======== DATASET EXCERPTS ========

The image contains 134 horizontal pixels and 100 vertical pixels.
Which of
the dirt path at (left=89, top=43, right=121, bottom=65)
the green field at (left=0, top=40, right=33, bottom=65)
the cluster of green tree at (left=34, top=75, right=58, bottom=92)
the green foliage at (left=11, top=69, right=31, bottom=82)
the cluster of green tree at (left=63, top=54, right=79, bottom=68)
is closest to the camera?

========

» **THE REQUEST**
Can you rewrite the data above with "cluster" changed to "group" and nothing else altered?

» **FULL SOLUTION**
The image contains 134 horizontal pixels and 100 vertical pixels.
Which of
the dirt path at (left=89, top=43, right=121, bottom=65)
the green field at (left=0, top=40, right=33, bottom=65)
the group of green tree at (left=34, top=75, right=58, bottom=92)
the green foliage at (left=11, top=69, right=31, bottom=82)
the group of green tree at (left=63, top=54, right=79, bottom=68)
is closest to the camera?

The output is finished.